BACKGROUND: There is compelling evidence for the pivotal role of Helicobacter pylori in the pathogenesis of gastrointestinal ulcer disease. However, despite the bacterium's toxicity, the majority of H. pylori infections are not accompanied by gastric ulcers. This implies the existence of a host mechanism offsetting H. pylori toxicity. AIMS: To evaluate gastric fibroblasts' expression of hepatocyte growth factor (HGF), which is known to facilitate gastric ulcer healing, in the presence of H. pylori; to compare the effect on H. pylori-induced HGF expression of a COX-2 selective inhibitor with that of nonselective nonsteroidal anti-inflammatory drugs METHODS: Human gastric fibroblasts were cultured from human gastric mucosa obtained at surgery. Prostaglandin E2 (PGE2) and HGF were measured by EIA. The expression of COX-2 mRNA was assessed by the TaqMan quantitative RT-PCR system. RESULTS: H. pylori increased PGE2 release in gastric fibroblasts. H. pylori induced expression of COX-2 mRNA, which indicates that PG induction by H. pylori is through COX-2. Sulindac sulphide, etodolac and NS 398 all inhibited H. pylori-induced PGE2 release to the same extent. These agents also inhibited H. pylori-induced HGF release. CONCLUSION: Gastric fibroblasts produce PG and HGF in response to the presence of H. pylori, which may be considered part of the human body's defensive reaction to H. pylori toxicity. This defensive mechanism is inhibited not only by COX-2 nonselective NSAIDs but also by a COX-2 selective inhibitor. These findings indicate the importance of COX-2 in chronic H. pylori infection.

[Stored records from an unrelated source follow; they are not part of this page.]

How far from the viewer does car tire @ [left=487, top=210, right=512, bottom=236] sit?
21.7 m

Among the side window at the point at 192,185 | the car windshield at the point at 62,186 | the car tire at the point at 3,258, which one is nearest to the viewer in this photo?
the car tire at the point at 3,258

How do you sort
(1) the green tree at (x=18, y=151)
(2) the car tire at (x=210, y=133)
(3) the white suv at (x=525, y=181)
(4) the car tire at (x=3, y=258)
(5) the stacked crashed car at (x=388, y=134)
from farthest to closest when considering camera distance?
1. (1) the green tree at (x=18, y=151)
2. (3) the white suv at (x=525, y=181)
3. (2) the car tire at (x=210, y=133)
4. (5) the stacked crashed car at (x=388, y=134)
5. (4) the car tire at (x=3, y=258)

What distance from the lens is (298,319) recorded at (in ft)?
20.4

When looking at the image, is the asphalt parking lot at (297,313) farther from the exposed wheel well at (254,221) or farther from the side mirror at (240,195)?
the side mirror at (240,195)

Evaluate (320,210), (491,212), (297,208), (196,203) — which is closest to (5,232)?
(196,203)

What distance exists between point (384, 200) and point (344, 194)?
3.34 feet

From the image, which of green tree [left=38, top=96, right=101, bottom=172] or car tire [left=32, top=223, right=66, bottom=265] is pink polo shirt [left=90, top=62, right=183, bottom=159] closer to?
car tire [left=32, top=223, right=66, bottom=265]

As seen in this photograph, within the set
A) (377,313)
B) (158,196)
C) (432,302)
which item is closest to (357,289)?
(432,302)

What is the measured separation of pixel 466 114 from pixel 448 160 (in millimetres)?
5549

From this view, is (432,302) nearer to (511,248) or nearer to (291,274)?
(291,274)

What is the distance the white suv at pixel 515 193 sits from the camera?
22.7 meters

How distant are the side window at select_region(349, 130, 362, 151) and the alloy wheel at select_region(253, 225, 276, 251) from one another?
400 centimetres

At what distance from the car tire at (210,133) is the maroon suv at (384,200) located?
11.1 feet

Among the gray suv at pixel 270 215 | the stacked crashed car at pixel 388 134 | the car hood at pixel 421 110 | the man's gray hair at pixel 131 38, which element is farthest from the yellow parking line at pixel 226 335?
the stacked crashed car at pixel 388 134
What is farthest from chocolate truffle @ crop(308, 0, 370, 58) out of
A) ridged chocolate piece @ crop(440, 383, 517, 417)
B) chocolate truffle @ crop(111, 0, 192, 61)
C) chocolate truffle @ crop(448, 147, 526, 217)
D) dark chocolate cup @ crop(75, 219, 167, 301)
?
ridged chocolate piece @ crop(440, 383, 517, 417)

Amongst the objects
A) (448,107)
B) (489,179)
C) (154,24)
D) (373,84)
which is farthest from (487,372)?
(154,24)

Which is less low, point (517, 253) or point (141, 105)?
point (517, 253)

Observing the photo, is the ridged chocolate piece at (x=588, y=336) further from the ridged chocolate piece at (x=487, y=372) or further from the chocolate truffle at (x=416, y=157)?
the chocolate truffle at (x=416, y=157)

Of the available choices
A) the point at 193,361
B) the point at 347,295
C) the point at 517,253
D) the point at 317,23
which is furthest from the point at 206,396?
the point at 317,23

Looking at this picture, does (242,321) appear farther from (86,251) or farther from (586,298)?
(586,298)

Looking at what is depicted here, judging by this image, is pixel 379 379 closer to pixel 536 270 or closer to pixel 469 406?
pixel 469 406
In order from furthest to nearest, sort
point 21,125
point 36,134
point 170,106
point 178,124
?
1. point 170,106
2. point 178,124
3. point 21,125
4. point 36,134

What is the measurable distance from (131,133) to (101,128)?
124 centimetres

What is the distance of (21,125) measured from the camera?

Gastric restitution is inhibited by dexamethasone, which is reversed by hepatocyte growth factor and rebamipide.

BACKGROUND: Glucocorticoids have been shown to induce peptic ulcers, especially when co-administered with NSAIDs. Hepatocyte growth factor (HGF) plays a role in gastric ulcer repair, facilitating the restitution of gastric mucosal epithelial cells. HGF expression is induced by PGs in gastric fibroblasts. We hypothesized that dexamethasone (DEX) may inhibit PG production and HGF expression, thus inhibiting HGF-induced gastric epithelial restitution. AIM: To investigate the effect of DEX on gastric restitution, using cultured gastric cells, the role of HGF in the restitution inhibited by DEX, and the effect of rebamipide on DEX- inhibited restitution. METHODS: Human gastric fibroblasts were prepared from human stomach obtained at surgery; PGE2 and HGF is determined by ELISA; Restitution was assessed by the round wound restitution model, using coculture of gastric fibroblasts and epithelial cells; COX-2 and HGF mRNA were quantified by TaqMan RT-PCR system. RESULTS: 1. DEX inhibited HGF mRNA and COX-2 mRNA. Accordingly, it inhibited PGE2 and HGF release. 2. DEX inhibited the restitution of gastric cells. 3. The inhibition of restitution was reversed by HGF and rebamipide to the same extent. 4. Rebamipide induced PGE2 and HGF. CONCLUSION: DEX inhibits restitution via HGF depletion, and rebamipide reverses the inhibited restitution by HGF induction.